Exercise set ▸
- A) According to the text on technology transfer, who is the ultimate beneficiary of technological advances?
- B) Pick up the text on technology transfer where it stops and continue writing it.

··· Document excerpt

Research institutions and their commercial partners benefit from successful technology transfers as they result in the further development of technologies. The research institution gains recognition for its innovation potential and improves its reputation. Whereas, on the other hand, licensing technology from a university helps the industry partners cut expenses throughout the research and development process. 

The advances in technology aid in the growth of the local economy. The public is the ultimate beneficiary of such advancements. They are the ones who benefit from both – the items that reach the market and the jobs that follow from product research, manufacture, and sale due to technology transfer.

Importance of technology transfer for developing countries

As a source of new product knowledge, many developing countries rely heavily on technology from other countries. The necessity to obtain technology from foreign markets emerges as a result of a shortage of resources. Developing nations have sought both national legislation and international agreements to encourage international technology transfer. In addition, a lack of technological development might keep a country from progressing in the global arena. The most significant advantage of technology transfer is an increase in a country’s national revenue. The relocation of Panasonic’s microwave manufacturing base from the United States to China, which increased employment in the nation and provided mass-manufacturing benefits to the United States, is an example of developing-country technology transfer. India – Samsung example. As a result, technology transfer is critical for developing nations, as it promotes economic progress and goodwill.

How does technology transfer occur?

Technology transfer usually occurs through a license agreement in which the university/research institution retains the ownership of the intellectual property in question, while the other person or organisation to whom the property is transferred gains the right to develop a technology. Before the technology transfer occurs, inventors must describe and shed light upon the nature of their invention research institutions technology transfer office. 

Technology licensing experts assess discoveries to identify the technology’s intellectual property standing and prospective market. If there is no intellectual property available, no value to the industry, or adequate market competitiveness, the technology transfer office will be unable to proceed with the innovation. On the other hand, inventions with acceptable intellectual property and market position are given the go-ahead, and intellectual property rights are sought after. Once the intellectual property rights have been secured, innovation management and monetisation plans are adopted.

······
··· Recorded data

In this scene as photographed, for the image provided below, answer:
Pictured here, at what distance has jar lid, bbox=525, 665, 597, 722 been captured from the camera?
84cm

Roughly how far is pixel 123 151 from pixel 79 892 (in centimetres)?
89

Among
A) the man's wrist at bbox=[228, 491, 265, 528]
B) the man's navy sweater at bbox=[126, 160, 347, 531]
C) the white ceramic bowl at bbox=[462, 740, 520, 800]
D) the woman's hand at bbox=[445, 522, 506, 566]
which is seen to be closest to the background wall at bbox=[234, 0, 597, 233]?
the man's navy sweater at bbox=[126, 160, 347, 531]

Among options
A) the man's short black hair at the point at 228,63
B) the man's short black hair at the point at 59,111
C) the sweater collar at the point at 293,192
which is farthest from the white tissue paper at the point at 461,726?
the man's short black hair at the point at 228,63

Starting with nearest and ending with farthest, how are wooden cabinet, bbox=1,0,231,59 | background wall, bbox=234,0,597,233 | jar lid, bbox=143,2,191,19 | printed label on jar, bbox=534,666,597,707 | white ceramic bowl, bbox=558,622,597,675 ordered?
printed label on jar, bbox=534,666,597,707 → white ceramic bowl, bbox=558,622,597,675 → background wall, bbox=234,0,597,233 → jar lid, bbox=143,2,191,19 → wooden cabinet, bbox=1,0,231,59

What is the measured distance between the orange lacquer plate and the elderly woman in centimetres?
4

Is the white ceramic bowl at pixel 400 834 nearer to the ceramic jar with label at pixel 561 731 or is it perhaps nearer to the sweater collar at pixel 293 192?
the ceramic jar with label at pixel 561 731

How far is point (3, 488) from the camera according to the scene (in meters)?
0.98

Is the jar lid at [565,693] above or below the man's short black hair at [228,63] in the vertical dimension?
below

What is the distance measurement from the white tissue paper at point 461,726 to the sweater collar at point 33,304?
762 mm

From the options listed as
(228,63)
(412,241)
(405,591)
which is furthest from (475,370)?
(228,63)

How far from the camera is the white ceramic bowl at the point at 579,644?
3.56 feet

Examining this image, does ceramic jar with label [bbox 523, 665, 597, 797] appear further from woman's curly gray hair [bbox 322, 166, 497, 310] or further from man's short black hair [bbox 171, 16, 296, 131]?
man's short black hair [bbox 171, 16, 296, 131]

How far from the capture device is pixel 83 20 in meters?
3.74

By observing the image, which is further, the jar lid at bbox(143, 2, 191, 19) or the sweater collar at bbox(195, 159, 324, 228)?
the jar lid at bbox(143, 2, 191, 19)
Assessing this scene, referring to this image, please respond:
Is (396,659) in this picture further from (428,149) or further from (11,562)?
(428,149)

······
··· Recorded data

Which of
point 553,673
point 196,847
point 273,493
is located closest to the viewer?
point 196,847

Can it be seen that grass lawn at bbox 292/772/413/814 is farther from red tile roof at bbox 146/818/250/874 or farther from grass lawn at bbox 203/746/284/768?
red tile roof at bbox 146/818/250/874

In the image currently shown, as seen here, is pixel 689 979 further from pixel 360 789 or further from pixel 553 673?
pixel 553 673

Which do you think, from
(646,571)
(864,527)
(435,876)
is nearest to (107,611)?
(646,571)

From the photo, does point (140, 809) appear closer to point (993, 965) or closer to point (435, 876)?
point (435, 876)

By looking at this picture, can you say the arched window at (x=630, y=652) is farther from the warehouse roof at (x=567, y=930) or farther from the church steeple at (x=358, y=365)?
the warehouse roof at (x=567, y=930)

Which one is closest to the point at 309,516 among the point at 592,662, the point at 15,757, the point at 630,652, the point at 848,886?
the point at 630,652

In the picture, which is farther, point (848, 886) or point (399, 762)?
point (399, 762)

······

Results by task ▸
- A) The public.

- B)
How does IPR facilitate technology transfer?

Owing to the increase in competition among different sectors, technology has emerged as one of the forces spearheading the factors enabling the development of corporate entities and research institutions. Innovations in technology are playing an active role in shaping the global economic landscape. In today’s digital area, technologies have become more and more valuable, thus, becoming more likely to be targeted by infringers, thereby reducing the inventor’s incentive for the technology in question and future endeavors. Moreover, the infringers would be able to achieve the results at a lower price, thus, putting them in a better position than the innovator. Such infringements are when the regime of IPR comes in and restricts access to innovators’ technology.  

IPR protection that is appropriate and effective aids developing nations in their economic growth and technology transfer, gaining rewards for innovation and delivering returns on research & development investments. In contrast, insufficient IPR protection leads to spillovers of sensitive data by domestic firms, whereas excessive IPR protection leads to insufficient knowledge diffusion and hinders innovation growth. As a result, the choice of IPR is contingent on the country’s long-term innovation development and capabilities. In developed countries with prospective inventors, strong IPR protection prevails, allowing them to participate in innovative activities and therefore enhance economic growth. For rapid information dissemination as a source of technological growth, developing nations should accept insufficient IPR protection. Greater IPR protection may encourage developing nations to depend on indigenous businesses that specialise in counterfeiting and copying while rewarding inventiveness in developed countries.

The practice of technology transfer relates to voluntary or non-market transactions, as a result of which an organisation or a person gains access to technology developed in a different country. Therefore, policies made to develop an appropriate and effective IPR regime helps developing countries access foreign technology. Now, let us look into the inter-relation between IPR  and International trade, as well as IPR and FDI, and how they impact technology transfer. 

Intellectual property and international trade 

International trade acts as a crucial channel for the diffusion of technology. The patent strength and its effectiveness determine the pricing of traded technologies, as stronger patent strength creates a competitive advantage for distribution and sale services. Organisations encourage transferring technologies to countries with stronger IPR regimes as such regimes ensure profitability. It also increases market power, thereby decreasing competition. However, a weaker IPR regime does not stop the process of technology transfer completely as high-tech products are difficult to imitate; thus, they are transferred quickly. However, a robust IPR regime does ensure the transferability of high-tech, as well as low-tech products, from which the benefit of the masses can be ensured to the best possible level.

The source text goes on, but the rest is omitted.